Benu had been let past security at Old Town. She was clearly expected. She had reached her old quarters and work room. It would take days to get used to the semi-rotted organic smell from the recyclers again. She hoped she had those days. It would be even better if she wasn’t stuck down here.
Phexipotex was with Szphaotxi. At first, the sight of the second most powerful person in Interstel gave her hope. Szphaotxi crushed that hope.
“Silowrr is leverage and could one day lead. He would matter even if he didn’t matter to you. Phexipotex is like you, Doctor, he is no one. Unlike you, people know him. He is a useful lackey. Why do you think Willwater uses him? Respect? What is there to respect?”
Phexipotex’s body language said everything. He was clearly subservient to the minister. Every time Szphaotxi made a demand or even an offhand suggestion, the Interstel executive scuttled forward, tapping away on his tablet. It felt like Phexipotex did not even acknowledge Benu was there.
Benu was past scared. She was angry.
“Why drag Silowrr into this? He has done nothing, he’s not part of any of this.”
The Velox didn’t bother making Human laughter, just rubbed the front arms together in dry, raspy amusement.
“We are all part of this, Doctor. That’s why you are here. You were picked as an approved interlocutor, a problem solver. And you were not even supposed to be here. You were excess, but useful excess. Did you not understand my earlier lectures in this place? I was telling you how easily you can be put in the recycler, but as long as you are a resource you will be allowed to live.”

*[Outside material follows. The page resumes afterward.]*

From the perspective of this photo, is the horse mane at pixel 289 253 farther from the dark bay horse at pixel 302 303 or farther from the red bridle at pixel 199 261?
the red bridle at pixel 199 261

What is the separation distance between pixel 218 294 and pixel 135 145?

Benu felt like she had been slapped. Her previous fear of Interstel was designed by this Velox, the shame of wrongful blame further angering her. She opened her mouth to speak, but no words formed. The scar on her face was livid, something even a Velox would not miss. The minister’s casual dismissal with the gesture traveling from the middle pair to the back pair evoked brushing dirt off the legs.
“No, Doctor, you were not projected to survive. Your intelligence and abilities indicated you would have realized the significance of discoveries instead of simply gathering data, and this would have spurred you into encouraging the captain and crew to keep pushing forward until your collective luck ran out.”
Benu winced again. While recovering she realized she was the one keeping the crew pushing forward, convinced their discoveries would be the critical data Arth needed that no one else would be able to gather. She had not know that over a third of her data was confirming what was recorded over a thousand years ago. As a scientist she understood the value of independent confirmation, but even lab rats don’t like being lab rats. The logic of necessity didn’t take the knife out of her guts or the nightmares out of her head while she tried to sleep.
“But you did survive. Your undeniable analytic skills in making non-intuitive connection based on sparse data defies the machine learning AIs. Add to this, you have no significant political connections. Our society was, and is, held together through coercion, austerity, and a belief in the ‘Four As One’. It’s an engineered belief drawn from elements of all four species’ most powerful belief systems. It’s mean to keep those like you in their place.”
Benu almost reflexively responded. Instead, she kept her arms down. Both hands were fists, but for more immediate reasons.
“You are uniquely qualified in scientific ability, personal experience in exploration, and a non-partisan perspective to be entrusted with these secrets on behalf of Arth. Everything is about to change, and for the first time in centuries, we don’t know how.
“We used you to work through a range of problems. We couldn’t fully trust each other’s analysis or reports because everyone had their own interests. You had no conflicts and no resources. You are an incredibly useful tool, although less so now that you know what your role is.